I want to randomly draw N = 30 slope and intercept pairs, with replacement, and do it F = 5,000 times. For each draw I want to calculate the slope and intercept of the regression line and then plot the histogram of slope and intercept. Here is the code I have so far.
F = 10000
N = 30
X = sigma*(np.random.randn(F)/F)
Y = beta*X + alpha + sigma*(np.random.randn(F))
Xbar = np.mean(X)
Ybar = np.mean(Y)
numer2 = 0
denom2 = 0
for i in range(F):
for j in range(N):
numer2 += (X[j]-Xbar)*(Y[j]-Ybar)
denom2 += (X[j]-Xbar)**2
slope = numer2/denom2
intercept = Ybar - slope*Xbar
plt.figure(1)
plt.hist(slope, bins=50)
plt.hist(intercept, bins=50)
plt.grid()
plt.show()
I want to get 30 slope and intercept pairs, 5,000 times. I thought the double for loop would do that. Unfortunately, all I can get is one value for each. How can I fix this?

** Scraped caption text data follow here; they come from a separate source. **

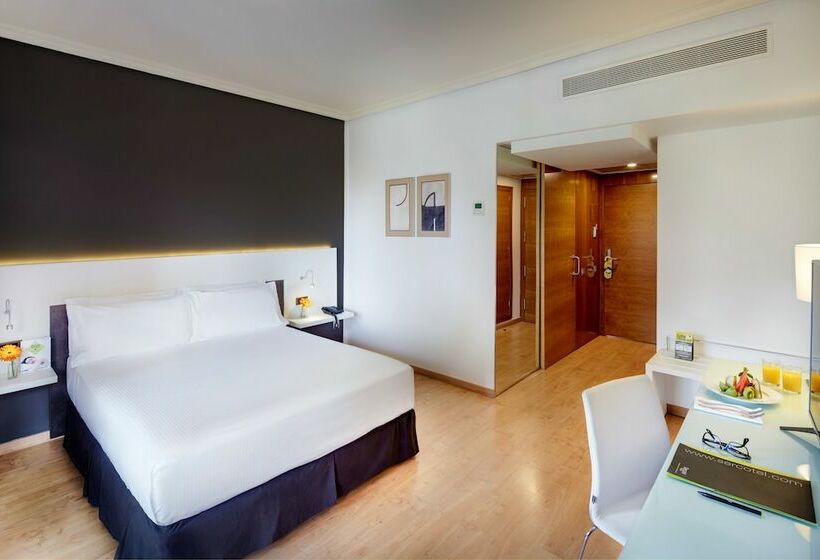 스탠다드 룸, Sercotel Gran Hotel Zurbarán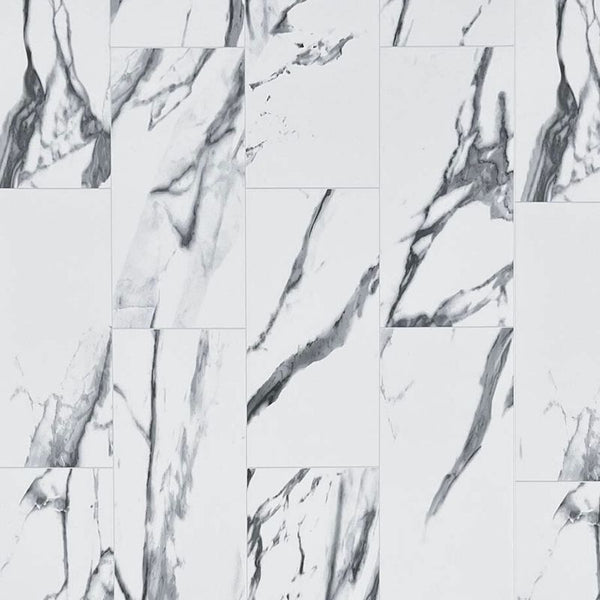 Premium Large Grey Onyx 1.0m x 2.4m Shower Panel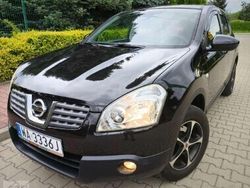Inny kolor Używany 2008 Nissan Qashqai SUV | 25 500 zł (Drogi)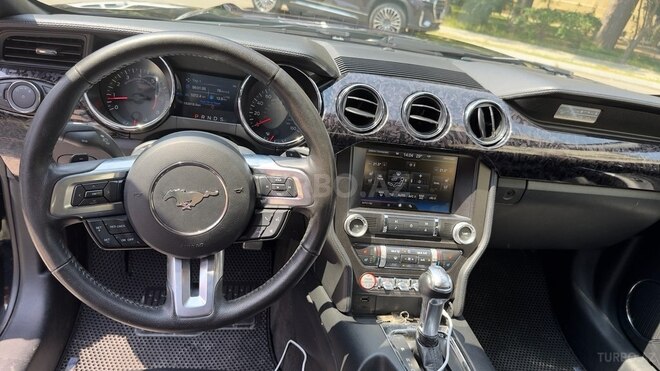 Ford Mustang 2015, 95,200 km - 2.3 л - Bakı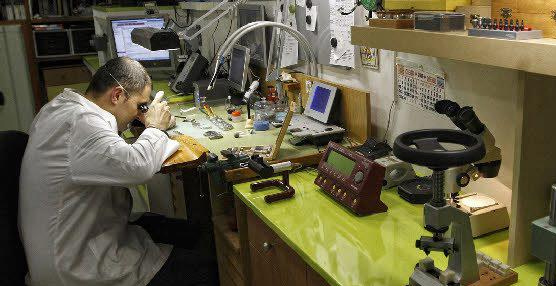 Los relojeros autónomos proponen en Bruselas un acuerdo para asegurar los suministros de los fabricantes 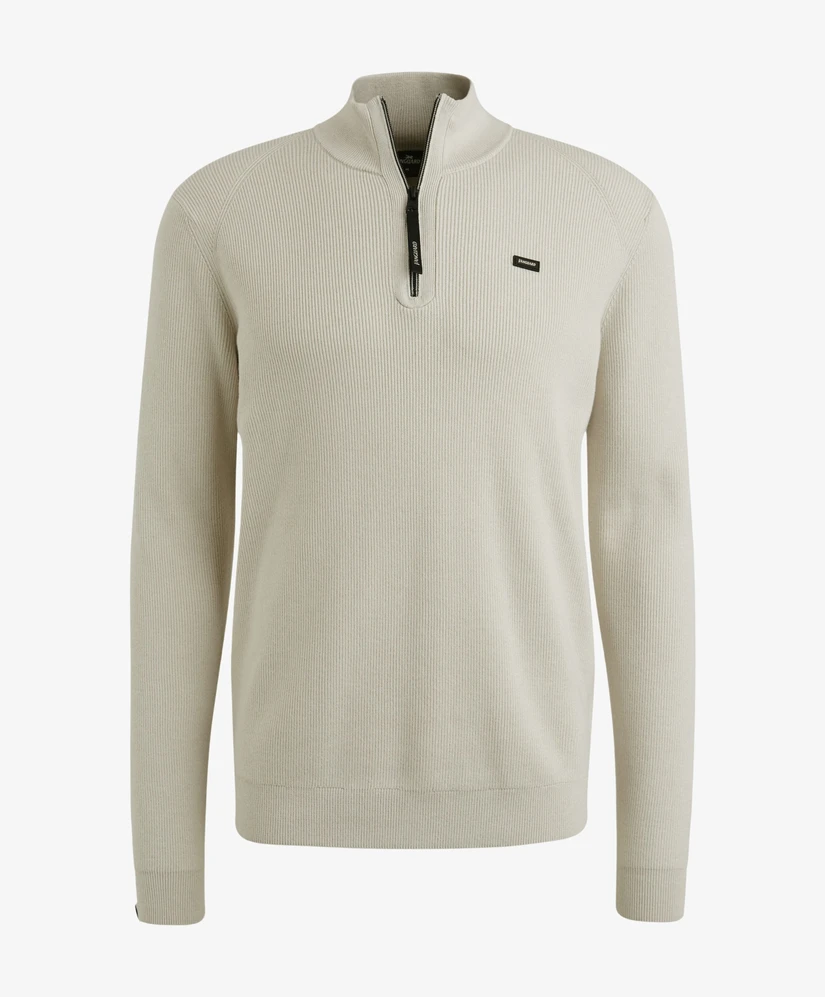 Vanguard Half Zip Trui Gentleman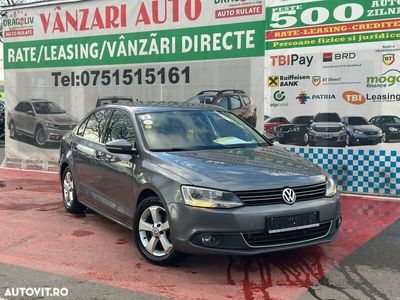 second-hand VW Jetta 2.0 TDI Comfortline DSG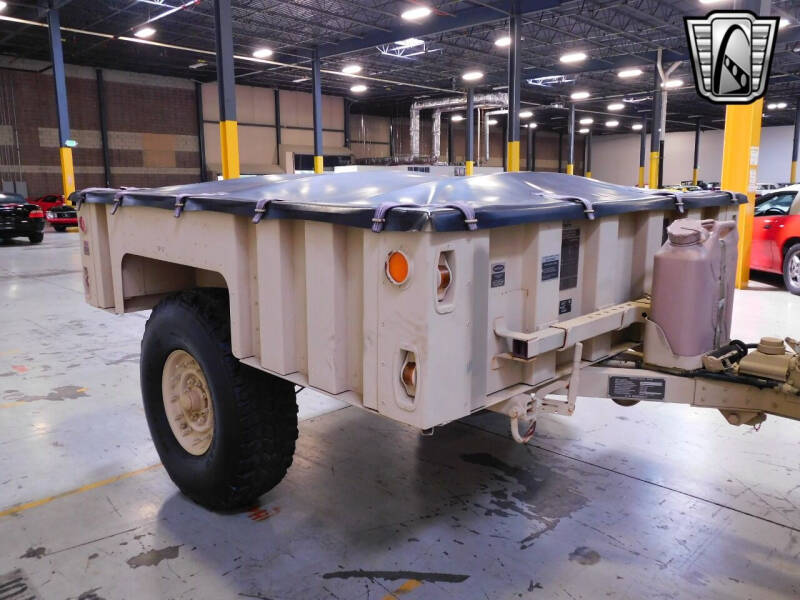 1992 AM General Hummer Wagon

There's two errors, firstly what @GreenCloakGuy pointed out, you are not storing the values for the slope and intercept. Second, you are not sampling randomly from your X and Y with the second iteration. Also you don't need a loop to make your calculations, numpy array calculations are vectorized:
F = 5000
N = 30
sigma = 0.5
beta = 2
alpha = 0.2
X = np.random.randn(F)
Y = beta*X + alpha + sigma*(np.random.randn(F))
Xbar = np.mean(X)
Ybar = np.mean(Y)
slopes = []
intercepts = []
for i in range(F):
j = np.random.randint(0,F,N)
numer2 = np.sum((X[j]-Xbar)*(Y[j]-Ybar))
denom2 = np.sum((X[j]-Xbar)**2)
slope = numer2/denom2
intercept = Ybar - slope*Xbar
slopes.append(slope)
intercepts.append(intercept)
Not very sure what you are trying to do with your code and also where the sigma values are going. I think the above should give you a distribution of slopes and intercepts.